I politely responded to his messages. I was generally curt and didn’t really ask him questions, but he kept text messaging back. Eventually, he asked if we could “talk for a bit.” I thought that maybe he sensed my apathy and wanted to see what I was feeling, so I called him. No, I was wrong. He really just wanted to talk. About nothing. For forty minutes. I really didn’t care what he had for dinner, and I found it a little creepy that he asked what I had. He was asking almost as if we were officially dating (going steady). I don’t even talk to my best friends every day!
About 15-20 minutes before my date with the second online guy, I abruptly cut off my phone call (if I hadn’t, I’m sure he would have rambled on for hours). I must have been too nice to let him continue to talk to me for so long, because I was really not in the mood to talk to him. I guess I’m just not good at telling him what I really think.

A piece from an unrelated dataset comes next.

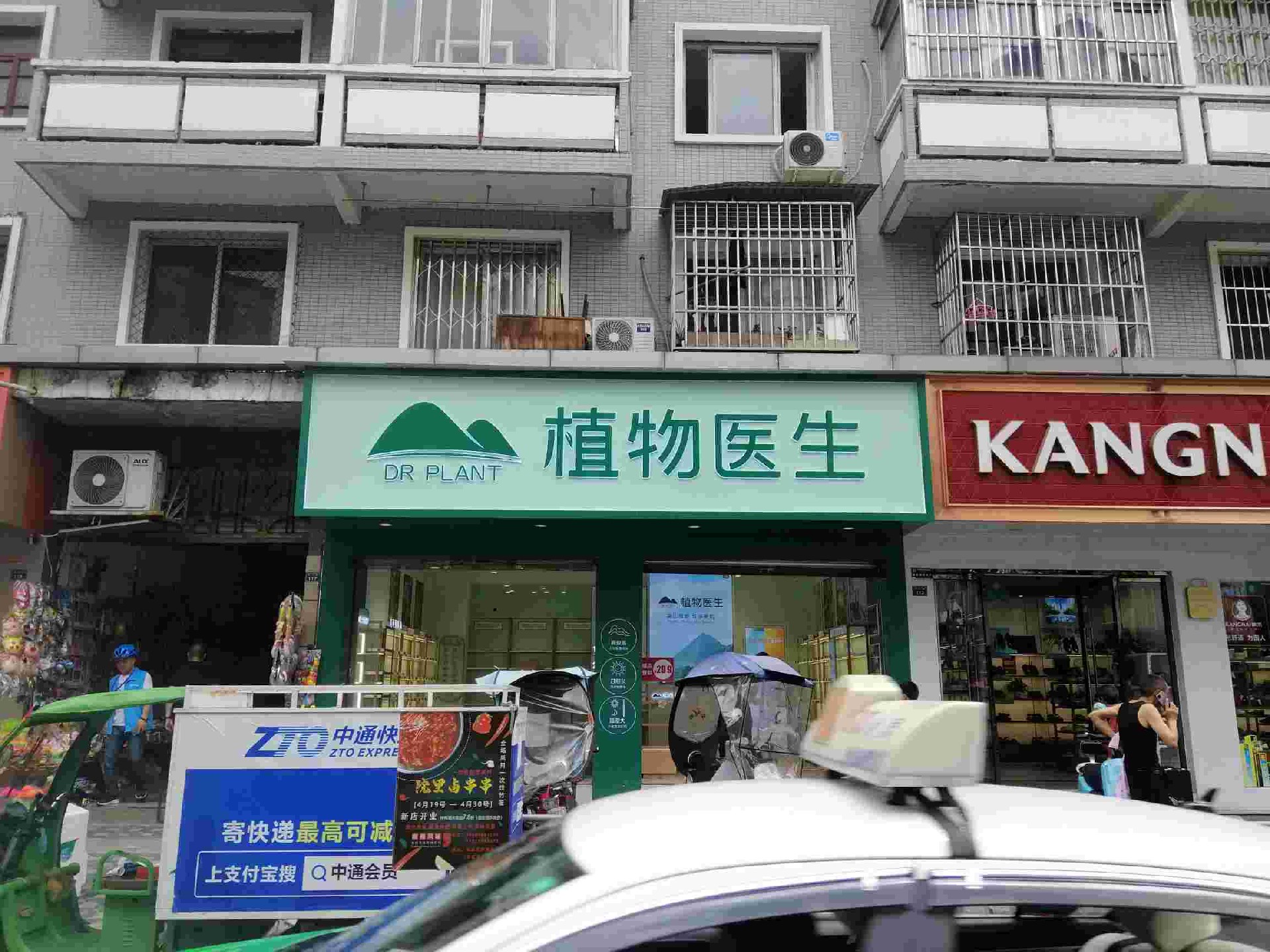 植物醫(yī)生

The next day (Thursday), he text messaged me again, this time during lunch. He said he was at Third Street (Promenade) eating lunch. He asked how I was doing and hoped that I was having a good day. By this point, I decided I definitely did not want to get to know him any better, let alone have a second date. His “no pressure” approach certainly felt like a lot of pressure.

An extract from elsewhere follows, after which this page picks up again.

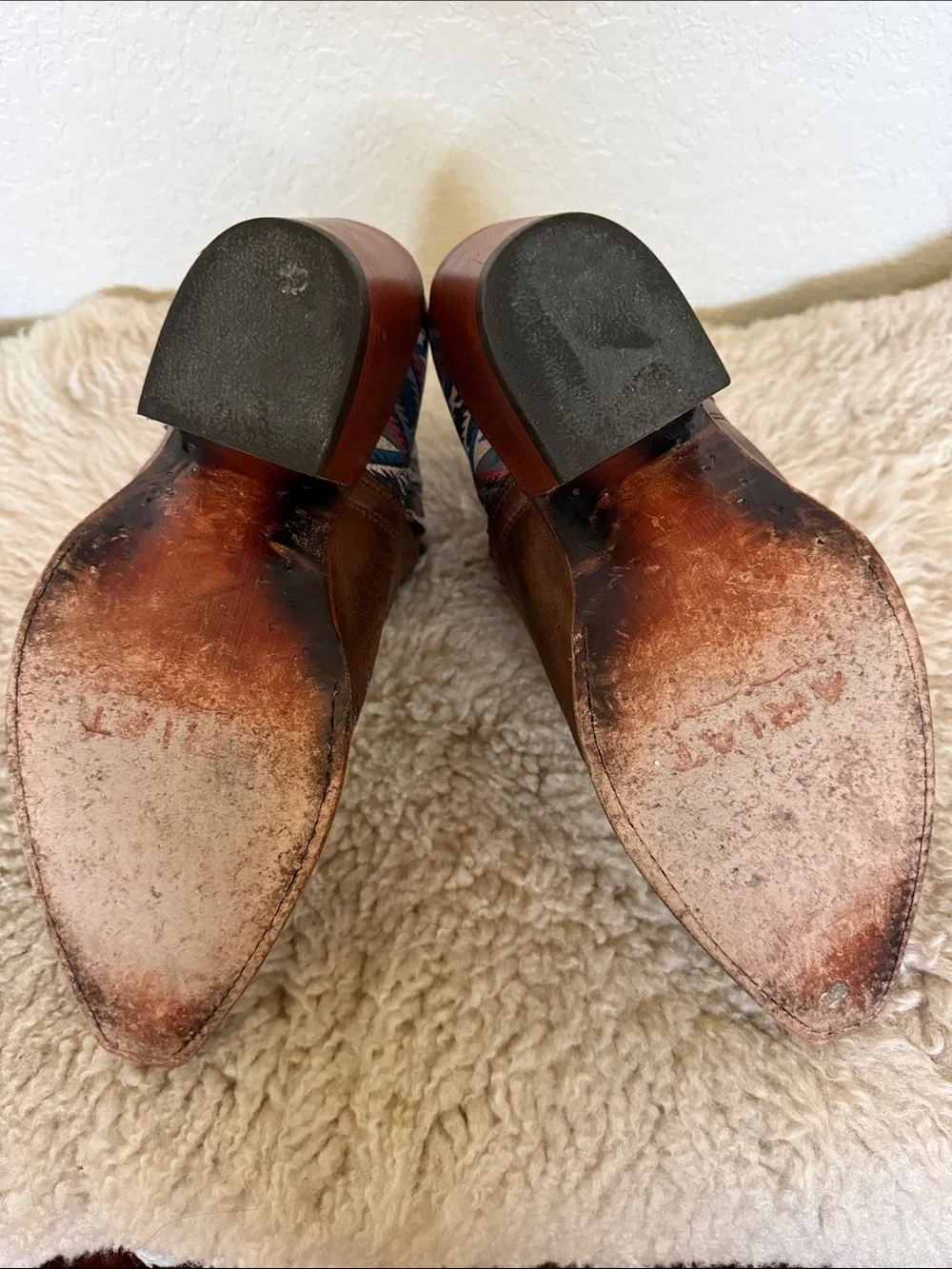 Ariat stylish women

I initially replied to his text messages in a timely manner to be polite, but I eventually let this last text message go unreplied. My work bestie told me that replying quickly only shows that I’m also interested, so if I take a long time to respond (or don’t respond at all), then he would get the hint. Of course, she was right; he got the hint. I haven’t heard from him since that message. I felt bad at first for ignoring him like that, but I didn’t feel as bad as I should have had I really cared that much (that sounds like a confusing sentence, but it makes sense in my head).
Anyway, as the previous post indicated, the date with the second online guy went well. I deliberately refrained from any communication with him since our date. My plan was to wait a week and then invite him to see a movie or something, continuing to keep the date/friend situation vague. I was pleasantly surprised today (less than a week) when he text messaged me and asked how my weekend went. I’m glad he waited until after the weekend to contact me; it tells me that he’s not overly eager but he’d still like to hang out.

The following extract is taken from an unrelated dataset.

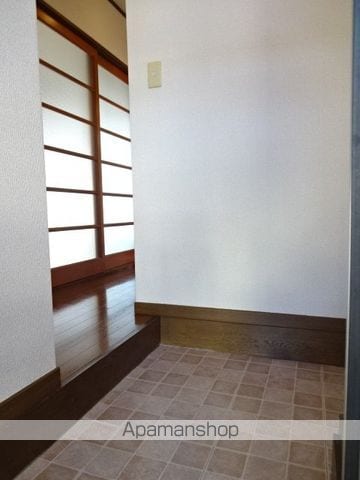 佐鳴台コンフォートAの内装写真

After a few text messages back and forth, I asked him if he wanted to see a movie later in the week. He said yes! We’re set to see Julie & Julia on Thursday night!
It’s funny. Last week, whenever my phone alerted me of a text message, I feared that it was another message from the first online guy. Today, I anxiously awaited replies from the second online guy (it didn’t help that I was getting messages from other friends interspersed throughout our texting conversation). I think it’s pretty clear which guy I like better.